Activity
Skip the pictures. Give all the data again exactly.

Data block
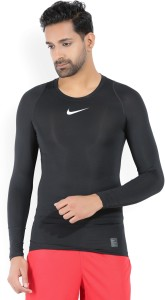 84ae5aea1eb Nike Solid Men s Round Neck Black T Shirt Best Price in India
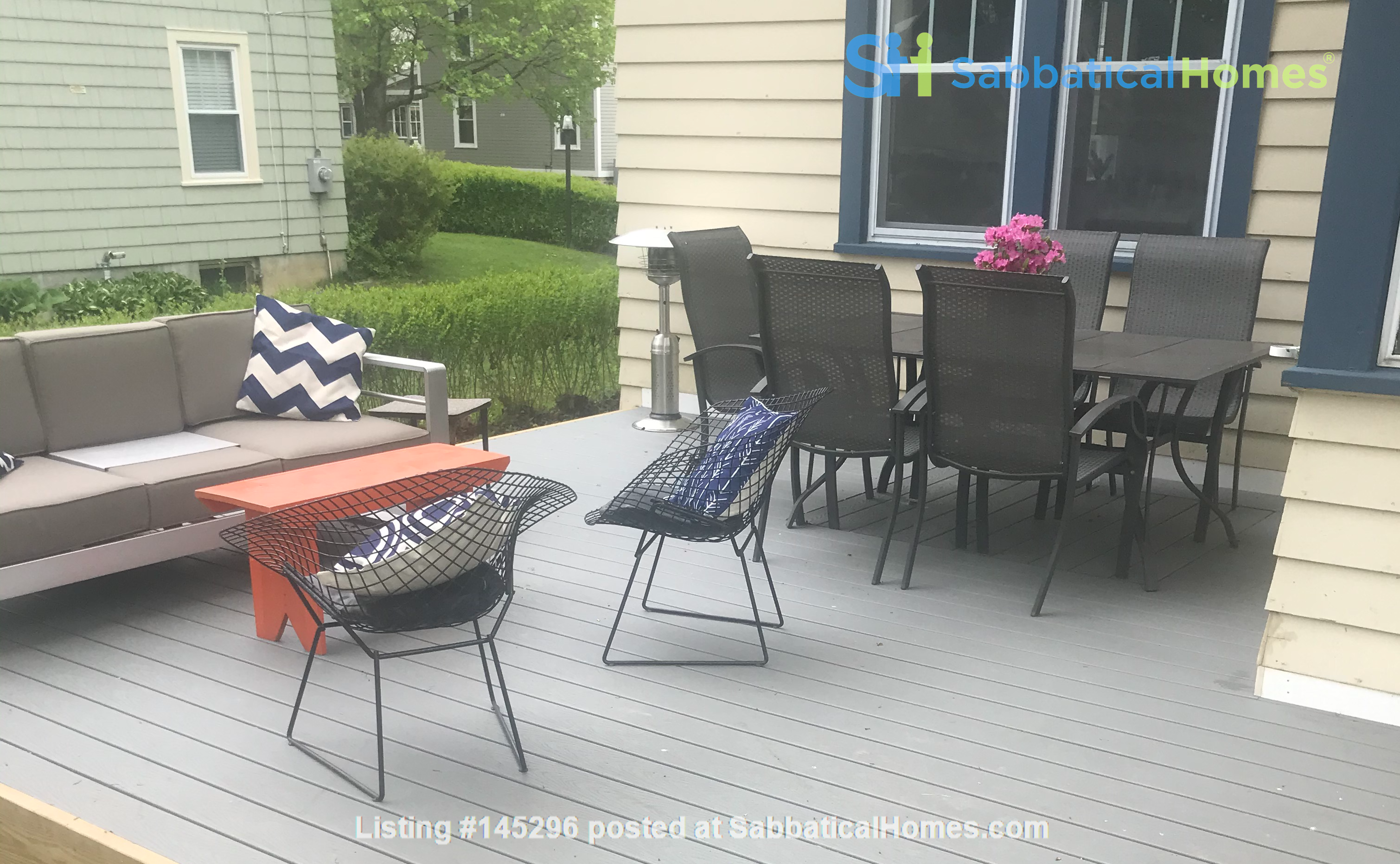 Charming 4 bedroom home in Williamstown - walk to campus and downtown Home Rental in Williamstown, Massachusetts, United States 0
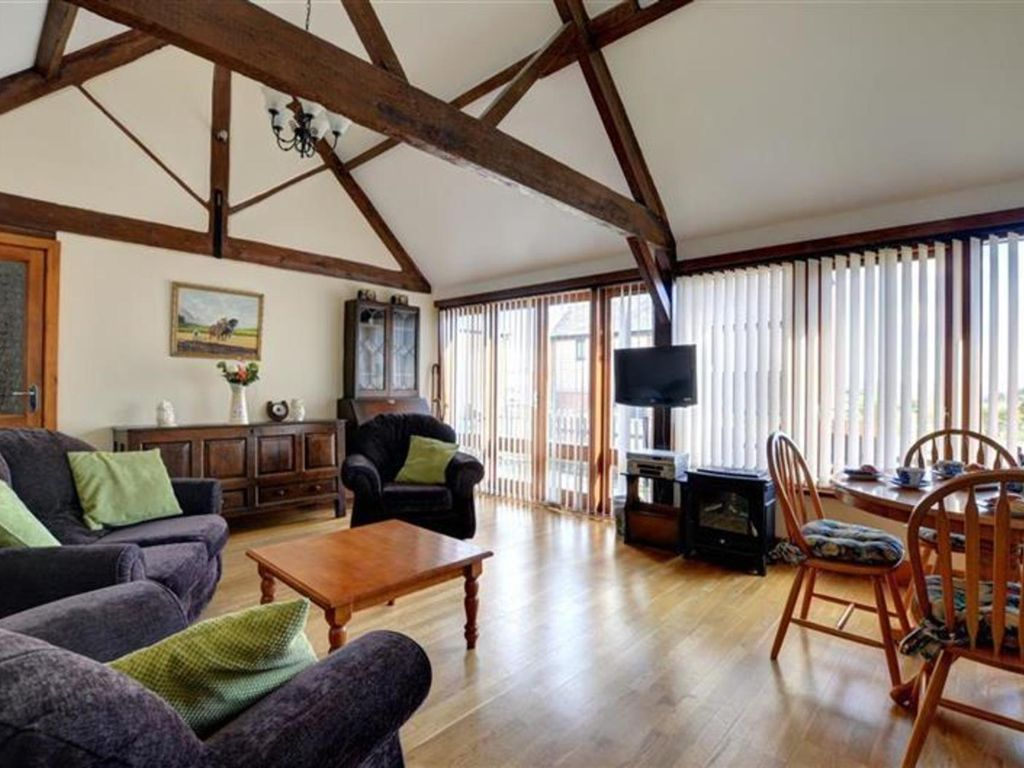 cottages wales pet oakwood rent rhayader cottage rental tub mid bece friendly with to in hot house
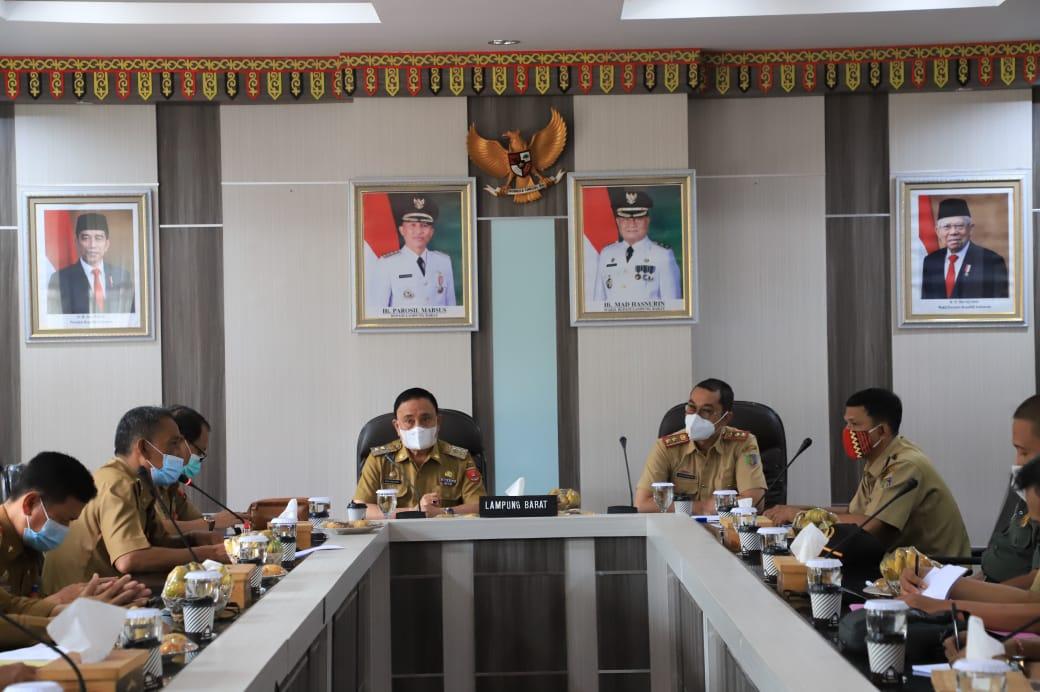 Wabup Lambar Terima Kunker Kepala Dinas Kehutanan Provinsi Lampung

Output of the task
 84ae5aea1eb Nike Solid Men s Round Neck Black T Shirt Best Price in India
 Charming 4 bedroom home in Williamstown - walk to campus and downtown Home Rental in Williamstown, Massachusetts, United States 0
 cottages wales pet oakwood rent rhayader cottage rental tub mid bece friendly with to in hot house
 Wabup Lambar Terima Kunker Kepala Dinas Kehutanan Provinsi Lampung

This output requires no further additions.